Passage shown:
--

Don't count on cold to kill parasites
Record-breaking snowfall and extremely cold temperatures have cow-calf producers excited for spring and all things that go with it: lush, green pastures; growing calves; and healthy cows. While winter may have taken its toll on many things, resilient parasites have proven to survive even the coldest of winters.
Ridding pastures of parasites is not simple during a long winter—they simply overwinter in cattle or pastures. In fact, studies demonstrate that infective larvae were able to survive on pastures during winter months.
“If parasites didn’t survive the winter, we would never have summer parasites to worry about,” said Gary Sides, Ph.D., Zoetis Cattle Technical Services. “It is important for producers from all geographies to implement a spring deworming program to help give cows a chance to rebound from the tough winter, be productive during calving and, ultimately, be ready for the next breeding season.”

--

Data entries:
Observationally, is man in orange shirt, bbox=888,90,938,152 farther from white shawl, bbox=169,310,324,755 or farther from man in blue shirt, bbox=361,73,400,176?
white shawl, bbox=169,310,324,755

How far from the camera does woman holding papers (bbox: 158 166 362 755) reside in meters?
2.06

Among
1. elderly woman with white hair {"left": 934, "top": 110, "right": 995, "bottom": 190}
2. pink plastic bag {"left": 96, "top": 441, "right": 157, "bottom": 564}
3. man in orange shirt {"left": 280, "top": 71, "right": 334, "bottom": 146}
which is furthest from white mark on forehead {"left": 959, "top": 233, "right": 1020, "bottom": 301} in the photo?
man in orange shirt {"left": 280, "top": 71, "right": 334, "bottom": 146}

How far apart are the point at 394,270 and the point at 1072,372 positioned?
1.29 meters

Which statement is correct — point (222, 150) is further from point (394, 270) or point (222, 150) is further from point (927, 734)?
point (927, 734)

--

Problems to work on:
A. List the things that the parasite article says cow-calf producers are excited for in spring.
B. From the parasite article, extract the stretch from "Don't count on" through "during winter months.".

Answers to the exercises:
A.
- Lush, green pastures
- Growing calves
- Healthy cows

B.
Don't count on cold to kill parasites
Record-breaking snowfall and extremely cold temperatures have cow-calf producers excited for spring and all things that go with it: lush, green pastures; growing calves; and healthy cows. While winter may have taken its toll on many things, resilient parasites have proven to survive even the coldest of winters.
Ridding pastures of parasites is not simple during a long winter—they simply overwinter in cattle or pastures. In fact, studies demonstrate that infective larvae were able to survive on pastures during winter months.